Given the urgency of many species worldwide, having real-time data on the nature of endangered species is crucial to ensure their survival. Because biologists cannot always work on-site or collect specimen data, it is very difficult to obtain real-time information on the Earth’s most threatened species.


One of the most traditional ways to track numbers in biology is to make satellite photos or aerial counts. The problem with most of these wide-angle photos is that they require time and resources to identify the animals in this footage. It often comes down to the researcher to go through the data and physically count the animals in the aerial survey. Rather than using these outdated methods, it will be easier for biologists to obtain their accounts than ever.

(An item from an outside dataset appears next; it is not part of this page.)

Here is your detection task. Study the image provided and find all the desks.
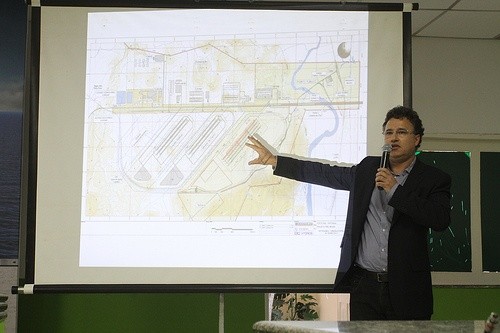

Using some of these data and imaging software, biologists today can use a computer model to track numbers in their aerial counts. WildBook, a software program developed by the Portland-based Conservation Tech nonprofit Wild Me, for example, can automatically detect individual animals from the air based on their coat patterns, appearance, and other features. Having access to these kinds of tools can help biologists make sure data can be accelerated faster. One of the first tests of this software was the San Diego Zoo, a study of African reticulated giraffes in northern Kenya. The WildBook was able to instantly extract data from photographs taken over two days, providing accurate results on the current giraffe’s population in the surveyed national park area. These types of results usually take weeks or months of study to produce.

The plan is to eventually make the software available to rangers and tourists in the park. This means that any photo uploaded from the area will be useful for biologists who want to replicate the population and create a larger data set.

With greater access to these large data sets in the threatened population, tourists from all over the world, biologists, park rangers and the quick conservation list can work together to collect quality data that can be used in conservation efforts.

AI systems are also making the analysis of this data a much faster process. Image enhancement goes through millions of trap photos with something that usually takes experts, biologists, and researchers. Today, there are AI systems that can go through millions of photos in every aspect of this information for a fraction of the time and cost. Banks of data that are not collected and analyzed will eventually be properly used.

The software can only continue to perform better, and there are elements that can one day detect individual animals in the threatened population. There are current tools with whale-watching technology that can “fingerprint” whales by examining their tails on image data.

These kinds of improvements provide a whole new way of seeing animals and conservation around the world. As this technology improves, the efforts made here will see improvements in conservation efforts around the world.